- _Task requirements_: Each line of data below must be printed exactly as written, with any pictures removed.

- _Supplied information_:
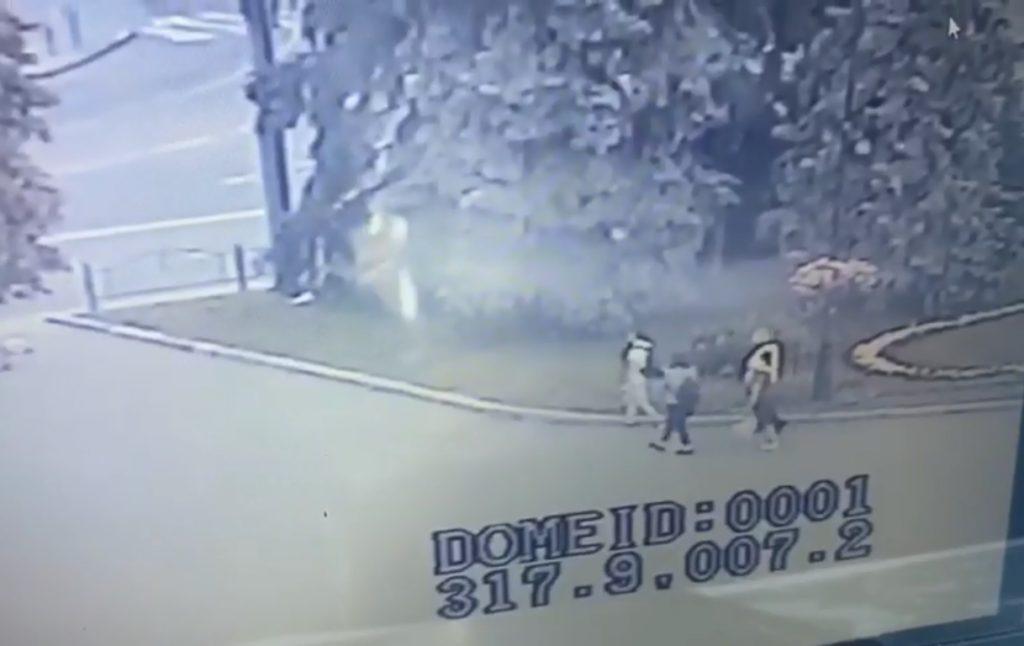 Луцький терорист відпустив трьох заручників – в мережі з'явилося відео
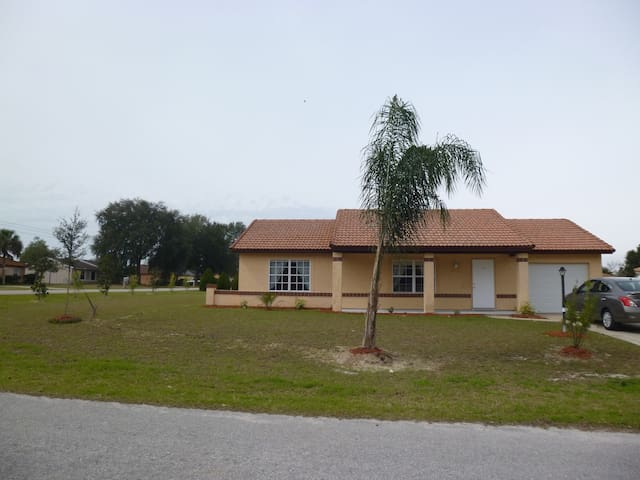 Quiet, relaxing  2bd/2ba SE Ocala - Ocala - House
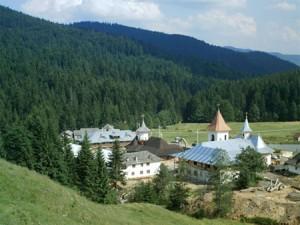 Manastirea_Petru_Voda01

- _Result of this task_:
 Луцький терорист відпустив трьох заручників – в мережі з'явилося відео
 Quiet, relaxing  2bd/2ba SE Ocala - Ocala - House
 Manastirea_Petru_Voda01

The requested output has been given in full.